From staff and wire reports

Tapa

ONLINE grocery shopping, which is gaining attention across the nation, will come to Oahu at the end of next week with the start of hawaiionlinegrocery.com.

Shoppers with an Internet connection will be able to browse the store online and fill their market basket by a series of mouse clicks, having the goods delivered to their home or office in a couple of days.

And while the business has its critics, particularly those who don't want to buy anything without first picking it up and feeling it, satisfaction runs high among online grocery shoppers, national experts say.

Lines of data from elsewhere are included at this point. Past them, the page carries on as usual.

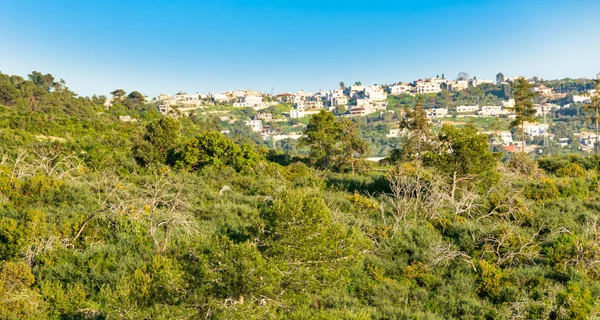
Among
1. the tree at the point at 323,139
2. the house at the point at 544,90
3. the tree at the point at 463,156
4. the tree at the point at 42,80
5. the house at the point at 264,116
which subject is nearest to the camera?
the tree at the point at 463,156

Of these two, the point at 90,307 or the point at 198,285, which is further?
the point at 90,307

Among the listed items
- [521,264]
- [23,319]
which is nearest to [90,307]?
[23,319]

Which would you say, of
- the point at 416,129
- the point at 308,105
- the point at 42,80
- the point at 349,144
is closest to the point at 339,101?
the point at 308,105

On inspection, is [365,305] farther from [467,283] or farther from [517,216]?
[517,216]

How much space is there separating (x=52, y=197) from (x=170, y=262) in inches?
361

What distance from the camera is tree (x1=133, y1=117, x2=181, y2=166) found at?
24.0 meters

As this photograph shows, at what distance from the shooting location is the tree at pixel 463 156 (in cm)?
1593

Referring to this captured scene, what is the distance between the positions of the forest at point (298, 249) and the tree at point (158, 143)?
2168 millimetres

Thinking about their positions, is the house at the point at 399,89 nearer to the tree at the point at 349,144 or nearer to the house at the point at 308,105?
the house at the point at 308,105

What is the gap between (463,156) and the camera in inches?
629

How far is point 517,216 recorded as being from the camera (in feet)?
47.2

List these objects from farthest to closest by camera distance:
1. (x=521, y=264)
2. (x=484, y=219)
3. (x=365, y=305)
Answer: (x=484, y=219)
(x=521, y=264)
(x=365, y=305)

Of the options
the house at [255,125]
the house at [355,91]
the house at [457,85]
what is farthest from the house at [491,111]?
the house at [255,125]

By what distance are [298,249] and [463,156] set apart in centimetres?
1134
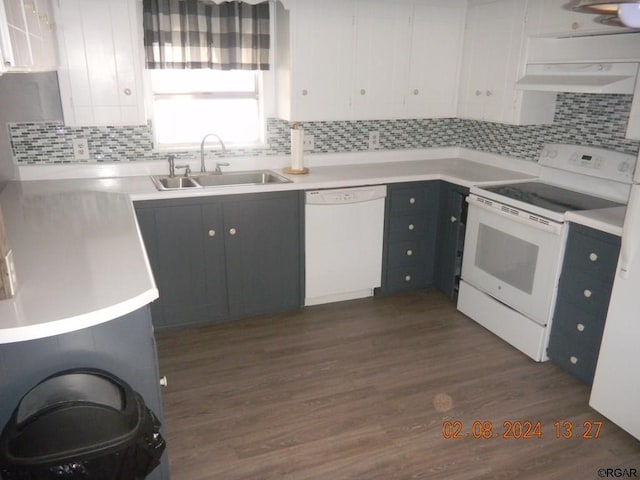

Bill Sankey, a Honolulu custom woodworker and cabinet maker who once worked in a family fruit stand, says he can understand the need to inspect before buying. But he said his hawaiionlinegrocery.com.will fill a niche for those who have better things to do with their time than spend it in grocery stores. Sankey made supply arrangements with wholesaler Fleming Foods and other suppliers and will make deliveries three to five times a week in the most populated areas, once or twice a week elsewhere. Delivery will be free for orders of $75 or more, $10 per trip for lesser amounts. "If you want a $13 bag of potato chips we'll supply it," Sankey said.

His prices will be competitive with those of walk-in grocery stores because he will have much smaller expenses, Sankey said. And he said shoppers will be able to exercise preferences to make special requests in addition to pointing and clicking at their computers. "There'll be a space where, if you order four tomatoes, you can type in something like 'please make two of them slightly green, the others fully mature,' " Sankey said.

The Web site will be fully operational by April 7, he said.

With Homegrocer.com Inc. about to launch an initial public offering and a number of online grocery firms already trading publicly, Wall Street analysts have been rethinking the business and ask whether any online grocer can ever make money. Online grocery sales are quite small, totaling about $200 million in 1999, less than 1 percent of the $440 billion in total supermarket sales, according to New York-based Internet research firm Jupiter Communications Inc.

The business is expanding fast, with many Web grocers moving into the nation's larger metropolitan areas. Jupiter estimates sales will rise to $800 million this year and grow to $7.5 billion by 2003.

Supermarkets -- both online or traditional stores -- have razor-thin margins, so they must sell huge volumes of goods in order to be profitable.

But Sankey, Hawaii's first online grocery operator, says he does expect to make money. Although he does plan to have his own warehouse later, he doesn't need the sprawling real estate that supermarkets have and he doesn't need as many employees, he said.

A recent survey of 1,708 Internet consumers by Greenfield Online, a Wilton, Conn.-based market research firm, found that only 31 percent of respondents had ever visited an online grocery site. Of those who had, only 12 percent actually bought something.


The Associated Press and Star-Bulletin reporter
Russ Lynch contributed to this column.